Set problem: Return the lines of the listing below verbatim, starting with the line that contains "With this image" and continuing through the line that contains "How far does", with both of those lines included.

Rows:
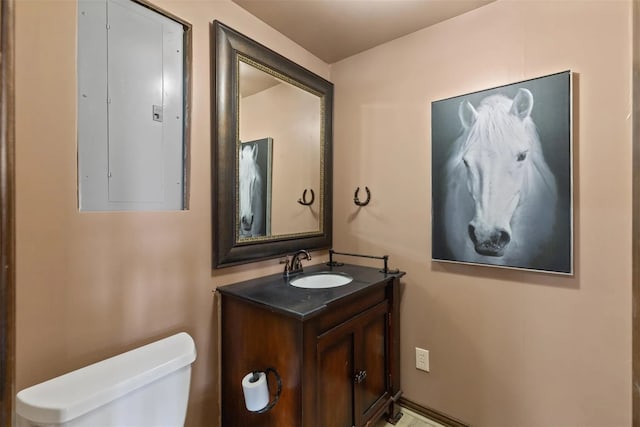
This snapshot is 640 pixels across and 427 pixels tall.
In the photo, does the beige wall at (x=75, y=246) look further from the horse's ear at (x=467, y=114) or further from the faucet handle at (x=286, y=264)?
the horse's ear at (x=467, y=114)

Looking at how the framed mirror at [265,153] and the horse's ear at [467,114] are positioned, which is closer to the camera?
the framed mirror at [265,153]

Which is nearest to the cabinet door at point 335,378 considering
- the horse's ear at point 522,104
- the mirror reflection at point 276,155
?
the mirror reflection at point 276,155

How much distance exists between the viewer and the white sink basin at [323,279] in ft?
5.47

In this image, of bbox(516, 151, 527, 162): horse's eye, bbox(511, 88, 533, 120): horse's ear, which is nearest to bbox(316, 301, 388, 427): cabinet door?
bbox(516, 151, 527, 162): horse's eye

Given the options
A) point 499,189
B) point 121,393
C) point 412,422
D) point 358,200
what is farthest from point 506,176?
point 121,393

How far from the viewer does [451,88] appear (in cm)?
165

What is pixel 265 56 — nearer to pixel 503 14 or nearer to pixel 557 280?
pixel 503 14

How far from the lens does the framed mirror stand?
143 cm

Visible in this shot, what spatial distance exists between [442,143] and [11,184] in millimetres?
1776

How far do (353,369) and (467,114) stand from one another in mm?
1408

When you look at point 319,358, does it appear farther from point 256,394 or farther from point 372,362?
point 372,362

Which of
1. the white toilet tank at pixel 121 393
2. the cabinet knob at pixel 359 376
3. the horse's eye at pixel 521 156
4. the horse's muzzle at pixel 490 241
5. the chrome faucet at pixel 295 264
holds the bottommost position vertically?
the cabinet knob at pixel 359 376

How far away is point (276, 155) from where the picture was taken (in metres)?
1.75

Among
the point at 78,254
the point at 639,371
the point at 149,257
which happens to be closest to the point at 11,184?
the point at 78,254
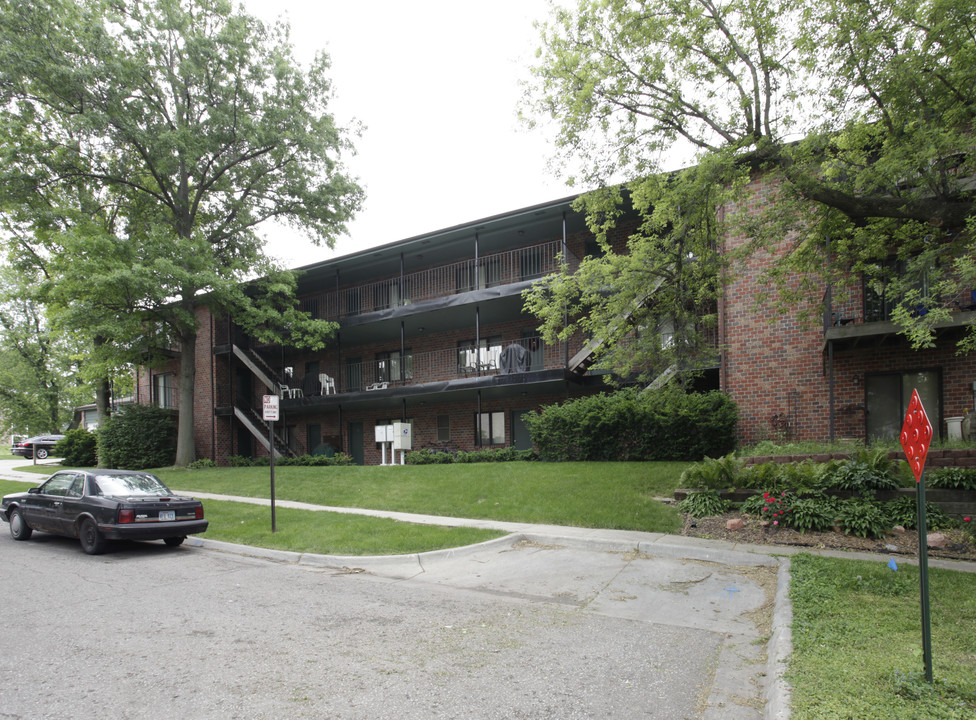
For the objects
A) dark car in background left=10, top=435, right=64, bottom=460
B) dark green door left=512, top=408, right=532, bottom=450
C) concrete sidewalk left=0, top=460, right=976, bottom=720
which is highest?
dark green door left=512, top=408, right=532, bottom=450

==

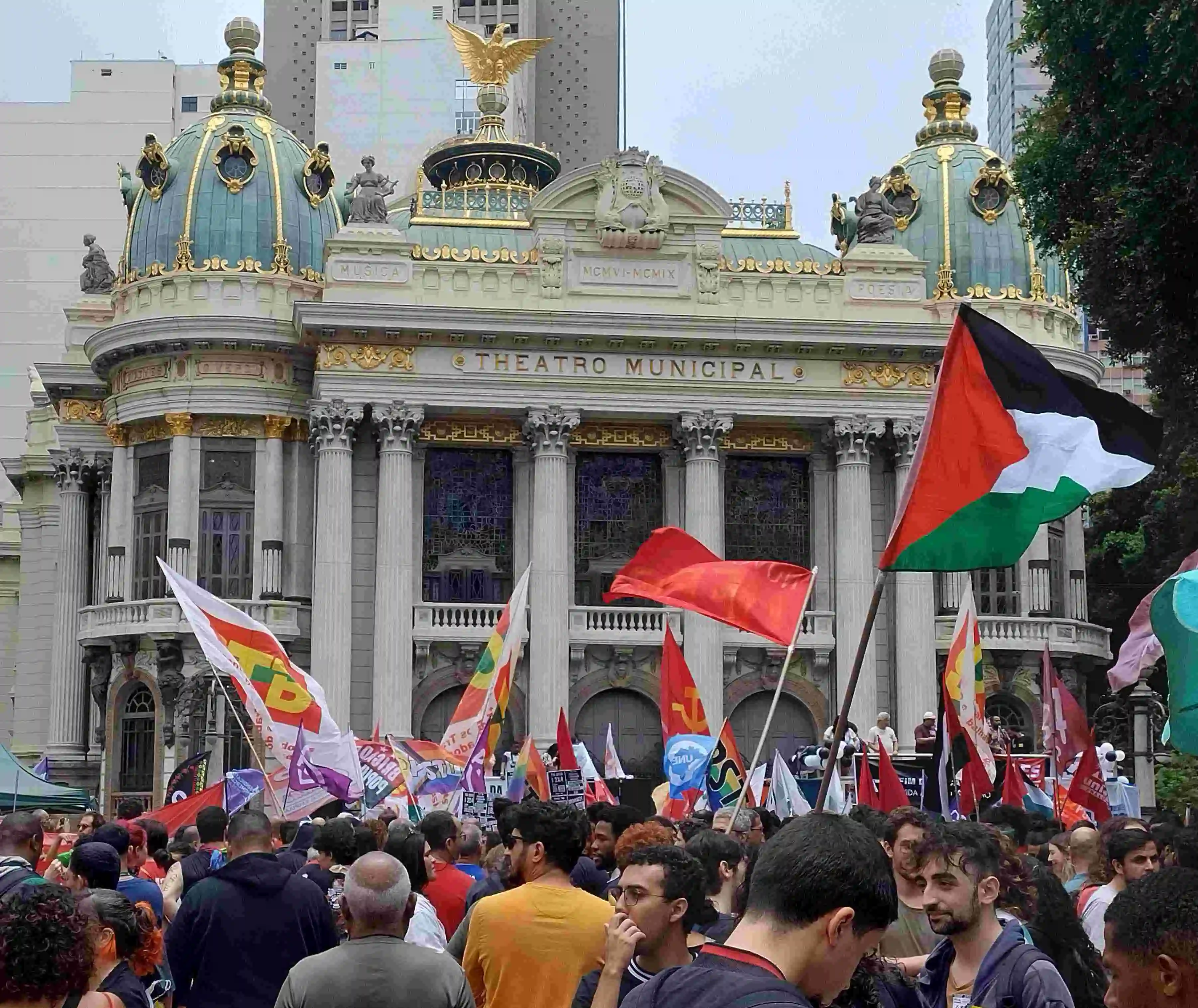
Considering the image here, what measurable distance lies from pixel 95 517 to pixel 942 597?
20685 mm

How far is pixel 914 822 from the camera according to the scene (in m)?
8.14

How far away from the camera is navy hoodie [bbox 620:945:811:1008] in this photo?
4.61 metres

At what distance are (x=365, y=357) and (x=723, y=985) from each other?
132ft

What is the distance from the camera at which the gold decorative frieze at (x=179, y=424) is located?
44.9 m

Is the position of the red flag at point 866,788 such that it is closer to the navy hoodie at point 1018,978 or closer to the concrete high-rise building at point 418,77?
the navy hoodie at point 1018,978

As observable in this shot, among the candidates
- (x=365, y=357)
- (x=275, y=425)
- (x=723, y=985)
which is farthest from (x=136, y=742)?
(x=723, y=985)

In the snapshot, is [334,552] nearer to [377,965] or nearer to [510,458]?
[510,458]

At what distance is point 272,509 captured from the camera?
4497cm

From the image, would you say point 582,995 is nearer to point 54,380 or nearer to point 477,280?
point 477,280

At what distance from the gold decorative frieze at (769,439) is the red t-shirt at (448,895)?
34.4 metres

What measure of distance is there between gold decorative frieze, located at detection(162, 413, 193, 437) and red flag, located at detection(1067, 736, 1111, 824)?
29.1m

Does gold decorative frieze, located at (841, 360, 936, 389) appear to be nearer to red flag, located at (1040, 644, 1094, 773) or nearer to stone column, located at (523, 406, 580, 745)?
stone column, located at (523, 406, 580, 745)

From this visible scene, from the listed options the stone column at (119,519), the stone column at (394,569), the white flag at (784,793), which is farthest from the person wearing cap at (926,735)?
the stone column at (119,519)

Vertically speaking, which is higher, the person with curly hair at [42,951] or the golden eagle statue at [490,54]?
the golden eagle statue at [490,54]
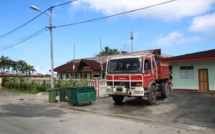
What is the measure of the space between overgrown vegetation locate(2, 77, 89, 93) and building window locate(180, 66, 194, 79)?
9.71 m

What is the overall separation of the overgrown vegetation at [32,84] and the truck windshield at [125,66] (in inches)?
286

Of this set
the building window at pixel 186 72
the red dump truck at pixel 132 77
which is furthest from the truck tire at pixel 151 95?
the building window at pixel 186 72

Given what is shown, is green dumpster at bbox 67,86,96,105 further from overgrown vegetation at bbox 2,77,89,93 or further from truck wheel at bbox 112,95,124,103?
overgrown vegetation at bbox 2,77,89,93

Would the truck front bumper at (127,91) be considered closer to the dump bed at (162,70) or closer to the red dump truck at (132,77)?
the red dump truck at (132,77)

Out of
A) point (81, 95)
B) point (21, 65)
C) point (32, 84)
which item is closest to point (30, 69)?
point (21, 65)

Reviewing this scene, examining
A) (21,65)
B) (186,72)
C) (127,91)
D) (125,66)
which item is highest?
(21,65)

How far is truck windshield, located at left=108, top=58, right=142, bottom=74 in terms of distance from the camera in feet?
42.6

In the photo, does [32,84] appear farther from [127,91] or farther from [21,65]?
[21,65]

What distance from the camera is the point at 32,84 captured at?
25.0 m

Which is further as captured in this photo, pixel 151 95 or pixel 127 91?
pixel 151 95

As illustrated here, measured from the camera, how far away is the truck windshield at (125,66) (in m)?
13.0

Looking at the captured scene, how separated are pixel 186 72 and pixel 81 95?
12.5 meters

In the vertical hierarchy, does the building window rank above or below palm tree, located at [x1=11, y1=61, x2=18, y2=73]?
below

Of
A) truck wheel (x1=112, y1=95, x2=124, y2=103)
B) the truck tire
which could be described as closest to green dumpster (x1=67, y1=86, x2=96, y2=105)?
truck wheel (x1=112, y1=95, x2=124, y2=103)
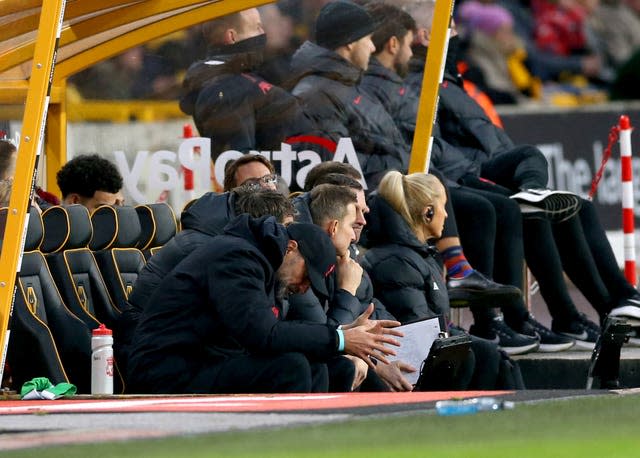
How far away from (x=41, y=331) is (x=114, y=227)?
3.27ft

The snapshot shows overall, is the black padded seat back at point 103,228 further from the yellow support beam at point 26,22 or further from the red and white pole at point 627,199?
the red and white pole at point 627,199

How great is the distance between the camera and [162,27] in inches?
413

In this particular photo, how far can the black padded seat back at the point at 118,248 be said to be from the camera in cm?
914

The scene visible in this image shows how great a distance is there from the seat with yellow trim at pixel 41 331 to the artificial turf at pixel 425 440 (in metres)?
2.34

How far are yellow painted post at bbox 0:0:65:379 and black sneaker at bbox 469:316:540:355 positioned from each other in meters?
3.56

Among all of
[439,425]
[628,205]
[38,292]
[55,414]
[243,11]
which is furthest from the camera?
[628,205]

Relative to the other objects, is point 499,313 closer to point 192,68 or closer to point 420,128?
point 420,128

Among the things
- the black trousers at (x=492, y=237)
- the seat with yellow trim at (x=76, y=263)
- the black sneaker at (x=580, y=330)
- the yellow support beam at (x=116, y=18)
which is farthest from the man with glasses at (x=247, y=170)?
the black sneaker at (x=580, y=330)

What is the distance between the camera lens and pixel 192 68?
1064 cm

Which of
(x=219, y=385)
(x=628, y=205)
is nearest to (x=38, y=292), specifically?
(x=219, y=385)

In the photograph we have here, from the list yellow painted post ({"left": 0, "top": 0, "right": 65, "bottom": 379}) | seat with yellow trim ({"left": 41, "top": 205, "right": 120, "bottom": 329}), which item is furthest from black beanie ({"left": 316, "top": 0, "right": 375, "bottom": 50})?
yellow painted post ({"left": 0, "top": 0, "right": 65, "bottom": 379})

...

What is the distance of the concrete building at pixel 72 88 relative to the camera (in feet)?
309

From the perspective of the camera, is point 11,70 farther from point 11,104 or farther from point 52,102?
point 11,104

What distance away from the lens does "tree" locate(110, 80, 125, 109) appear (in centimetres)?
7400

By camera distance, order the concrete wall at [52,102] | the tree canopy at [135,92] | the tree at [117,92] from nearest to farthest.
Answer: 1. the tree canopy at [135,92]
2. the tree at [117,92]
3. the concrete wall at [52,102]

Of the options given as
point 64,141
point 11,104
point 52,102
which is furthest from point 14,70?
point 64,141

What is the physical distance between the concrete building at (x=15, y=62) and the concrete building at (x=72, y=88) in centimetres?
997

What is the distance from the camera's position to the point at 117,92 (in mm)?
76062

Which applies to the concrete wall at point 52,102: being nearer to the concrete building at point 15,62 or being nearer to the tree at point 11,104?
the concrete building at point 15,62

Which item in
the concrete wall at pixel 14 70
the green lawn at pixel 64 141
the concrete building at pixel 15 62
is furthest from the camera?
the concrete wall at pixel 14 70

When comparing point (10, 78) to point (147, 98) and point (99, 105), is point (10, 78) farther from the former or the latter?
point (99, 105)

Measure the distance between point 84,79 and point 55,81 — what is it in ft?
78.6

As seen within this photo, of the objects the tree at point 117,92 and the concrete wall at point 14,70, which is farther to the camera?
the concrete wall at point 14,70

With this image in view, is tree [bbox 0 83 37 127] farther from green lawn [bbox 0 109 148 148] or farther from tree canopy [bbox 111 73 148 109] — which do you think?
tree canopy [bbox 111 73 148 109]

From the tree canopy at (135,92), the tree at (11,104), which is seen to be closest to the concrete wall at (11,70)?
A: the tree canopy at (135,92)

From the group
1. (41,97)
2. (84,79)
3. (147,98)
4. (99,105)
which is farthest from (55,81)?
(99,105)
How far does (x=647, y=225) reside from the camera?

Exercise response:
With this image in view, is tree [bbox 0 83 37 127] farther from green lawn [bbox 0 109 148 148] or farther from tree canopy [bbox 111 73 148 109] — which do you think?
tree canopy [bbox 111 73 148 109]

From the tree canopy at (135,92), the tree at (11,104), which is seen to be closest to the concrete wall at (11,70)?
A: the tree canopy at (135,92)

From the group
1. (41,97)
2. (84,79)
3. (147,98)
4. (99,105)
which is farthest from (55,81)?
(99,105)
How far does (x=647, y=225) reside from the camera?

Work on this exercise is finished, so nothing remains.